What I don’t see in these preliminary plans, however, is any recognition of downtown Carson’s historic heritage. What I do see is upscale, yuppified development designed to attract young “millennial” shoppers and tourists. That’s all well and good but developers shouldn’t forget their core constituency – people who have lived and worked in Carson for more than 5 or 10 years.
Therefore, developers should ensure new buildings are compatible with local historic landmarks like the Capitol Building, the St. Charles Hotel, the Laxalt Building and the State Museum. Because the venerable Nugget is to be adjacent to the proposed Capitol Mall, it’s re-branding itself to appeal to a younger crowd. The casino’s popular coffee shop is now “The Eatery” featuring “healthy” food and it shares space with the new “Alatte” coffee and wine bar.
Apparently, “millennials” love kale, tofu and fancy cups of coffee.
“It’s exciting, it’s new and it’s centered on guest services,” said Nugget CEO Dean DiLullo. Of course I wish him well.
MacCompany’s local partners, City Supervisor Brad Bonkowski’s NAI Alliance and the Northern Nevada Development Authority (NNDA), should ensure the Chicago investors understand our local history and heritage and the importance of retaining the Old West character of downtown Carson. A cautionary note: There are those who want to turn downtown Carson into a pale replica of a pretentious Marin County “village.” I have news for those folks: Carson isn’t Sausalito and thankfully, is never going to be. As some of us old-timers like to say, We don’t care how you do it in California. Let’s just say no to the Californication of Carson City, even though some of our favorite people live over there.

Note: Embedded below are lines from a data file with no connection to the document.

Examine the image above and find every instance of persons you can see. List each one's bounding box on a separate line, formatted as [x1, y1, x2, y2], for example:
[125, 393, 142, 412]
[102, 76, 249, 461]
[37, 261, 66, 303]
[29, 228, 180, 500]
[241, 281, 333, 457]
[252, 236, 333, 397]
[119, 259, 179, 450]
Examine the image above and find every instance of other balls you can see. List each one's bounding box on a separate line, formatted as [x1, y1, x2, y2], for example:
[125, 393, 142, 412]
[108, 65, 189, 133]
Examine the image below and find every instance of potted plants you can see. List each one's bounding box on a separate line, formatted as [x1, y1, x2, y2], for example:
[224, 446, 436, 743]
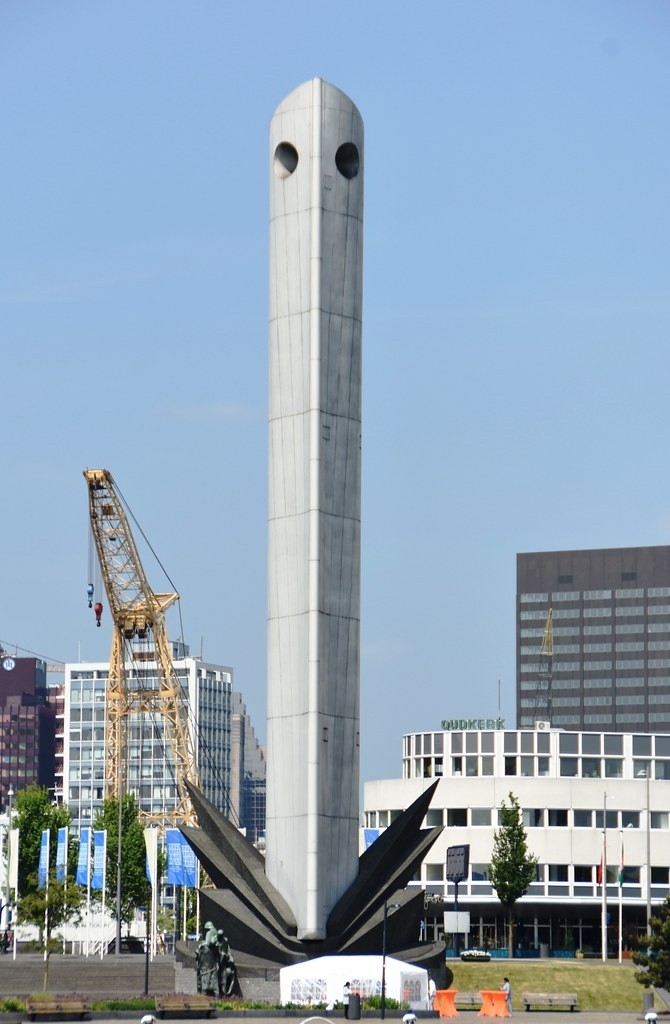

Noted Nevada author and historian Stanley Paher, who recently published an elegant coffee table book titled “Nevadans, the Spirit of the Silver State,” has urged us to treasure our frontier heritage. “The state’s prosperity speaks for itself,” he wrote, “but Nevada’s heritage cannot protect itself from untoward invasion. We must forever embrace Nevada values, because they are tried and true.” Amen!
I hope local and out-of-town investors will keep Paher’s words in mind as they design and develop the ambitious Capitol Mall project in order to preserve the pioneer spirit of our historic capital city.
Guy W. Farmer has been a Carson City resident since 1962.